Personal guarantee is to take over the trust faces a written commitment that they vouch for the proper conduct of the suspect or accused and their appearance when summoned by conducting the criminal process. The number of guarantors can not be less than two. Election as a preventive measure personal guarantee is permissible only upon the written request of the guarantors and the consent of the person against whom is given bail. Surety provides surety of personal subscriptions, in which he confirms that he explained the essence of the charges the person against whom he makes bail, vicarious liability, which consists in imposing monetary penalties on him in case of a suspect, accused of Action, which is used to prevent this measure restraint. Guarantor at any time of the criminal proceeding the right to refuse bail. In the case of a suspect, accused of Action for the prevention of which was used personal surety, the surety on each court can impose a monetary penalty of up to one hundred monthly calculation indices in the manner prescribed in the Criminal Code.

Observation of the command of a military unit for the suspect, accused, is a military or military service, designed for training sessions, is to adopt measures under the statutes of the Armed Forces and Internal Troops of the ROK and capable of ensuring the proper conduct of the person and his appearance when summoned by conducting the criminal process. Command of military units reportedly on the merits by which elected the measure of restraint. On establishing the monitoring command of the military unit shall notify the Authority, who chose this measure of restraint.

The return of a minor under the supervision of parents, guardians or other trustworthy persons, as well as administration of a special child care institution, where he is, is taking on any of these persons a written commitment to ensure the proper conduct of the juvenile and his appearance when summoned by charge of the criminal process. The return of a minor under the supervision of parents and others can only be on their written request.

Collateral is money to be made by the suspect, accused or other person or entity into court to enforce the suspect, accused of responsibilities for attendance to the bodies of inquiry, investigation or in court for their call. As a mortgage can be taken with the permission of the prosecutor or the court other assets and real estate. Proving the value of collateral is assigned to the mortgagor. The amount of bail is determined by the person electing the measure of restraint, given the gravity of the charges, the identity of the suspect, accused, property of the pledger. The pledge does not apply to persons accused of committing serious crimes. The pledge applies only to a prosecutor or a court decision.

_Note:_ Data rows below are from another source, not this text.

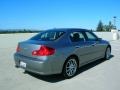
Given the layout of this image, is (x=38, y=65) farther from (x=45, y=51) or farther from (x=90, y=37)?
(x=90, y=37)

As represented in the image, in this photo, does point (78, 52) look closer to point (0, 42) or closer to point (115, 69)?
point (115, 69)

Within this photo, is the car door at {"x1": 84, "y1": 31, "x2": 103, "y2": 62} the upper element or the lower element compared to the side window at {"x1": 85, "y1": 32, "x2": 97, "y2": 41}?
lower

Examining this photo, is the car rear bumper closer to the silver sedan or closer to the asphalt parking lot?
the silver sedan

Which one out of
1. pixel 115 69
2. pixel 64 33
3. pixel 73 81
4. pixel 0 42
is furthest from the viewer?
pixel 0 42

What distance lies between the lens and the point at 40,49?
205 inches

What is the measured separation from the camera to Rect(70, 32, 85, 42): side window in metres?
6.18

The amount of bail can not be less than: a hundredfold amount of monthly payments index - a charge of committing a minor offense, three hundred-sized monthly index - a charge of committing the crime of careless moderate, five hundred folds of the size of monthly index - a charge of committing an intentional crime moderate; thousandfold monthly index - a charge of committing a felony.

Arrest as a preventive measure is applied only to the prosecutor or a court decision and only in respect of the accused (suspect) in the commission of premeditated crimes for which the law prescribes a penalty of imprisonment for a term exceeding two years, and in the commission of crimes of negligence, for which law punishable by imprisonment for a term exceeding three years. In exceptional cases, this measure can be imposed on the accused (suspect) in cases involving crimes for which the law prescribes a penalty of imprisonment for a term not exceeding two years, if: 1) he has no permanent residence in the territory of the Republic of Kazakhstan 2) do not have his identity, and 3) they violated the previously chosen a preventive measure, and 4) he tried to escape or has escaped from the prosecuting authorities or the court. Resolution of the arrest must be submitted to the prosecutor not later than six hours before the expiry of the detention. Decision on arrest as a preventive measure is subject to immediate review prosecutor within six hours from receipt of materials to the prosecutor.